DOCUMENT PASSAGE:
*** Begin section ***
WASHINGTON – U.S. Senator Chris Coons (D-Del.), a member of the Senate Appropriations Committee and the Senate Committee on Small Business and Entrepreneurship, this morning joined MSNBC to discuss the ongoing negotiations regarding the next relief package. 

“We've known that unemployment insurance, that the eviction moratorium were going to run out last week. We've known that for months. So, to wait until tens of millions of people, the 30 million people who are relying on that extra $600 a week, to wait until that had expired, to wait until the eviction moratorium had expired to begin negotiating in earnest strikes me as just cruel and irresponsible,” said Senator Coons.

“One of the areas where there's been bipartisan agreement is that we should do another round of the PPP, the Paycheck Protection Program, that we should do a round two, using some of the funds already appropriated that haven't been expended, targeting those smaller businesses that have taken heavy revenue losses. That is one thing I think we've largely come to agreement on,” said Senator Coons.

Audio and video available here

Excerpts from the interview:

What are the odds that a deal will be made by Friday?
*** End section ***
DATA UNDER STUDY:
*** Begin section ***
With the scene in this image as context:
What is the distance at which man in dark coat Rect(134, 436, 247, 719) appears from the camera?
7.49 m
*** End section ***
*** Begin section ***
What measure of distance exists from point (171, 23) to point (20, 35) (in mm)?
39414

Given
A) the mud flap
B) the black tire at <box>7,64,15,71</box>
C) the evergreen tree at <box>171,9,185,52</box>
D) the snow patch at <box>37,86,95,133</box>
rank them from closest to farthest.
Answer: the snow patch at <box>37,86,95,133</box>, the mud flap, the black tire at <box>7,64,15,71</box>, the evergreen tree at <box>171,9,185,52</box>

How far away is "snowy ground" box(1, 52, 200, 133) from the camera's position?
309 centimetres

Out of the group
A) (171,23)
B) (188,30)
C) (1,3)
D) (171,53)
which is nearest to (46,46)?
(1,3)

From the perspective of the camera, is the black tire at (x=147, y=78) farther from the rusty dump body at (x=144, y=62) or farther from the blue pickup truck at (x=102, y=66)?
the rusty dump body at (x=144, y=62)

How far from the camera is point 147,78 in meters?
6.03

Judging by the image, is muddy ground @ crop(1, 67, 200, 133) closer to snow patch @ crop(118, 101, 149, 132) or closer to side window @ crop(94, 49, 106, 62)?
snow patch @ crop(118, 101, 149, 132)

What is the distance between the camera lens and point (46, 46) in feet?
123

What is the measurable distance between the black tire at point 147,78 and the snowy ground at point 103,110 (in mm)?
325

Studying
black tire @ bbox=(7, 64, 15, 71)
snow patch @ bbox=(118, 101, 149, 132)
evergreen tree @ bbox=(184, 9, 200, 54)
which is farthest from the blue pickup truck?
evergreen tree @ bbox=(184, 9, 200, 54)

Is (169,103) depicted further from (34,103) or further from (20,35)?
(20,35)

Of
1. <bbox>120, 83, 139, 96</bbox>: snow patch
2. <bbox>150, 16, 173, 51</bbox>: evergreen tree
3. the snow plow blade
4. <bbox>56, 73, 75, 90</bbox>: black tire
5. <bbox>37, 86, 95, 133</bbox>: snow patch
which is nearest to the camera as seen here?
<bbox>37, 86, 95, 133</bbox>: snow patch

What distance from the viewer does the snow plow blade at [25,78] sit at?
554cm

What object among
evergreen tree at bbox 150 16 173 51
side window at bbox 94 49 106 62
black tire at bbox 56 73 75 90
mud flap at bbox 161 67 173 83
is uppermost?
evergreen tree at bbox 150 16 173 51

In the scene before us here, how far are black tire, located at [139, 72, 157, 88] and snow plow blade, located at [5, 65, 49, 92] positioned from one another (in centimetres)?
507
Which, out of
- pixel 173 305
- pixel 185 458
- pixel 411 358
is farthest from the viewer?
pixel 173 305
*** End section ***
*** Begin section ***
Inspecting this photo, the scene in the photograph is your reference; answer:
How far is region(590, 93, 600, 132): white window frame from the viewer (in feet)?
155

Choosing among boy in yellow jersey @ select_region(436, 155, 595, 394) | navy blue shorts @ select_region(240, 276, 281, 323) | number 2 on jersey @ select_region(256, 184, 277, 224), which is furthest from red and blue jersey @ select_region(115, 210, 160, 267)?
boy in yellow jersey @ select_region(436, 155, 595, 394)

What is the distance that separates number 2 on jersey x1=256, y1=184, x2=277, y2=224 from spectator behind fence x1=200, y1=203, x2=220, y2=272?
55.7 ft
*** End section ***
TASK SET:
**1)** Answer these about the press release on Senator Coons:
(a) How much extra per week were the 30 million people relying on?
(b) What program did Coons say there was bipartisan agreement to run a second round of?
(c) On which network did Coons appear?
**2)** Quote the press release on Senator Coons from "WASHINGTON – U.S." to "next relief package.".

ANSWERS PROVIDED:
**1)**
(a) $600
(b) The Paycheck Protection Program (PPP)
(c) MSNBC

**2)**
WASHINGTON – U.S. Senator Chris Coons (D-Del.), a member of the Senate Appropriations Committee and the Senate Committee on Small Business and Entrepreneurship, this morning joined MSNBC to discuss the ongoing negotiations regarding the next relief package.